Second, the Premium Credit has a specific funding requirement whereas the Persistency Credit does not. This is quite curious because paying the multiplier on a smaller number, as is the case if the policy is underfunded, sounds like it would be a profitable proposition for Prudential – except if other parts of the policy lose money in an underfunded scenario. My suspicion is that Pru wanted to reslope the COI curve so IAUL 2018 would perform a bit better in accumulation scenarios without having to risk the product being used for death benefit solves. Prudential has always taken a pretty hard stance on lapse supported COI curves, which means they’ve never really had a competitive non-guaranteed death benefit UL product. Hence, the Premium Credit only applies for overfunded policies. This also sort of tells you that the Premium Credit is supported, at least in part, by assumptions about how the policy is funded and designed. And if those assumptions go awry, there’s going to be pressure on the Premium Credit from things that have nothing to do with your client’s policy and that pressure will have to manifest itself in pricing elements that Prudential can change, like the cap.

My gut is that the reason why the Premium Credit is so poorly disclosed in the illustration and why the marketing name of +20 Bonus only shows up on non-filed materials is because Prudential is going to fiddle with it fairly regularly. If so, then you can read into future changes in the Premium Credit as commentary on the policies already on the books. Falling Premium Credits mean that policies with higher Premium Credits will be under pressure. Recall that the current 1.2 multiplier is the minimum guaranteed credit – so if new policies are getting a higher Premium Credit, then Prudential should raise Premium Credits on in-force contracts. This looks like a fantastically asymmetrical bet for policyholders and it really would be if not for the fact that the product is chock full of other non-guaranteed elements. If I’m wrong and the Premium Credit doesn’t change fairly often, then you can kind of figure that Prudential is punting on the risk by waiting until year 10 to see how the economics of the product look then. But, remember, all of these factors and the ultimate impact of the Premium Credit will flow back through to the non-guaranteed parts of the product, particularly the caps. It’ll be very interesting to see how all of this actually plays out for clients.

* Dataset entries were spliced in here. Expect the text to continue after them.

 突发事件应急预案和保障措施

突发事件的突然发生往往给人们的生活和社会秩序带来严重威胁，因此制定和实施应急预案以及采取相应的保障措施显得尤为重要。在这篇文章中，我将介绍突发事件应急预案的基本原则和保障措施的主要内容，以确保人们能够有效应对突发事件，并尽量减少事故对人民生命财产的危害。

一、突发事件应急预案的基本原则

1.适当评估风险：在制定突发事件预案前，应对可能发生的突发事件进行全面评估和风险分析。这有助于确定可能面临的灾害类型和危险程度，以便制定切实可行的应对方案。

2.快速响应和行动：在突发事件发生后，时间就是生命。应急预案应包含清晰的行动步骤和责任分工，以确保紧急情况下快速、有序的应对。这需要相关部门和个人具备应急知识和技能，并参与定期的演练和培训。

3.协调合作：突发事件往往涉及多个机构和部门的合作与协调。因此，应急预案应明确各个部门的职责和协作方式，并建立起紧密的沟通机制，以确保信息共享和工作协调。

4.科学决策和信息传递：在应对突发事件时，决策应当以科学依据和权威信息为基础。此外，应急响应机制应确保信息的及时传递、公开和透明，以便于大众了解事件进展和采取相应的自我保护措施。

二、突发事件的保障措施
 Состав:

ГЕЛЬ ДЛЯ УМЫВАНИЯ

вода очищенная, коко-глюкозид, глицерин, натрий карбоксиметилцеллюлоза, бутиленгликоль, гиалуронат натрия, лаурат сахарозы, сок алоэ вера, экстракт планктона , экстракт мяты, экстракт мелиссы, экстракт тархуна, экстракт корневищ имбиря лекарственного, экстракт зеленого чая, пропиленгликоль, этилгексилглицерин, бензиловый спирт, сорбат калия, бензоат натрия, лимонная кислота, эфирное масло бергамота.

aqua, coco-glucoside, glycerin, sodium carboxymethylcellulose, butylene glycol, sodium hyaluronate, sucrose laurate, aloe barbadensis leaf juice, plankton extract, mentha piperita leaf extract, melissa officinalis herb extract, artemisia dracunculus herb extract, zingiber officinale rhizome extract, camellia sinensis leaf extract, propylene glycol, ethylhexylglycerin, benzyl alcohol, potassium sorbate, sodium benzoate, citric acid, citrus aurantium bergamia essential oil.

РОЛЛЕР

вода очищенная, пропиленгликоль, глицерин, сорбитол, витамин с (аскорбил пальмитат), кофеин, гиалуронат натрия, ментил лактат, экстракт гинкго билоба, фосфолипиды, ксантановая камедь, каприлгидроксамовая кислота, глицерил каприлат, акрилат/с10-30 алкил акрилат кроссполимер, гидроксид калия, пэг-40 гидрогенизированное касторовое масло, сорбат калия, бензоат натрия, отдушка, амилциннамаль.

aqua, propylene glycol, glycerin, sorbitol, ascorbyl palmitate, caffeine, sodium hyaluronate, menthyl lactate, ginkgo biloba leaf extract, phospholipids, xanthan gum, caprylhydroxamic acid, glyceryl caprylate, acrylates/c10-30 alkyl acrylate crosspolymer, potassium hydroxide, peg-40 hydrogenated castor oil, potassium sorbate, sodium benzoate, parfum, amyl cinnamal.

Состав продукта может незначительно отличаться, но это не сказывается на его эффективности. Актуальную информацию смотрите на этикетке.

In the end, though, IAUL 2018 is a marked structural improvement over the old IAUL chassis. There’s really no caveat to that. But, is it worth selling over other IUL products? That’s where I’m torn. There are other, simpler products that perform similarly and without the added variable of how the mispricing of the Premium Credit will bleed over into other parts of the product. But IAUL 2018 is worth a look, if for no other reason than the best recognized and probably most trusted name in our business finally ditched the old chassis and now has a credible Indexed UL offering.

One other note – if you’re going to sell IAUL 2018, then you would be hard pressed not to chose the S&P 500 account with the current 4.0% spread. Based on today’s volatility, the price of that hedge is well north of 5% and significantly higher than the cost of the hedge for the 10% cap account. Take advantage of it while you can.